I have said that I have no ministerial responsibility for this, but the rest of the question is not a matter for me.

Mr. Dennis Skinner (Bolsover)

Is the Secretary of State aware that this is like a rerun of a 10-year-old film? In 1978, the Ford workers were after 17 per cent. The right hon. Gentleman and his hon Friends, headed by the Prime Minister who was then Leader of the Opposition, tabled a motion. The Ford workers ought to get 17 per cent. now. The Secretary of State says that it has nothing to do with the Government, but they have already put up the bank rate by 0.5 per cent. and the chances are that it will go up even more if the Ford strike lasts seven weeks, as it did in 1978.

Mr. Speaker

Order. Briefly.

Mr. Skinner

The stock exchange has lost 40 points today. It has much to do with the Government. They were responsible way back.

Mr. Fowler

The comparison with 1978 is absurd, for the reason that, in 1978, we saw total chaos, with unions attacking the last Labour Government's pay policy. One thing that we have learned, and that the public will want, is not to go back to the days of 1978 and, indeed, the days of the last Labour Government.

Mr.

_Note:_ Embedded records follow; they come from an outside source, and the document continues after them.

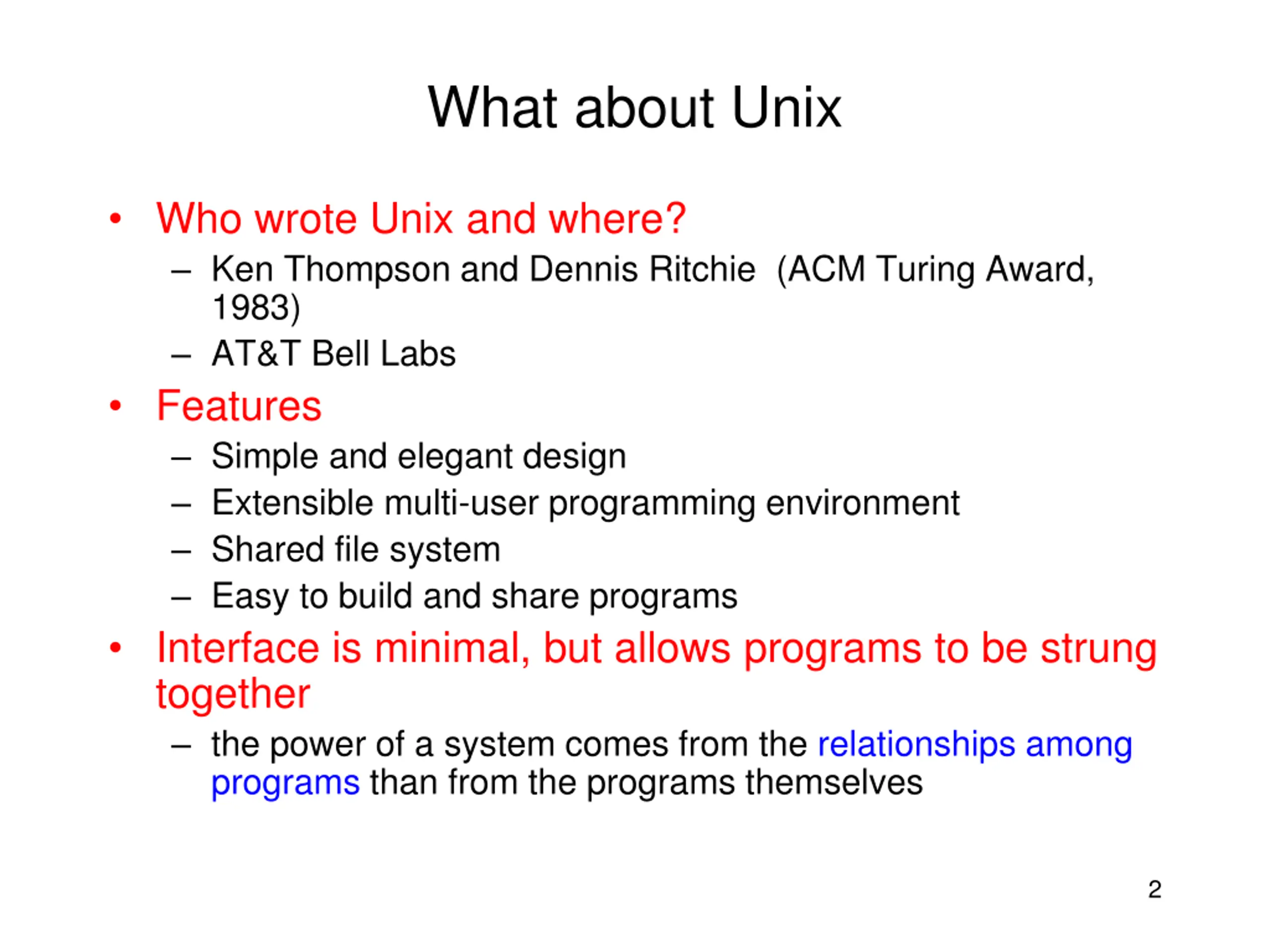 What about Unix

• Who wrote Unix and where?
– Ken Thompson and Dennis Ritchie (ACM Turing Award, 1983)
– AT&T Bell Labs

• Features
– Simple and elegant design
– Extensible multi-user programming environment
– Shared file system
– Easy to build and share programs

• Interface is minimal, but allows programs to be strung together
– the power of a system comes from the relationships among programs than from the programs themselves

2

David Sumberg (Bury, South)

Is it not ridiculous for Opposition Members to raise the matter in the fond hope that the era of beer and sandwiches will return to my right hon. Friend's Department? Would not Opposition Members be far better employed in condemning the strike and using what little influence they have in trying to get the work force back on the job?

Mr. Fowler

As my hon. Friend said, they would be far better involved in trying to reach some sensible conclusion to the dispute.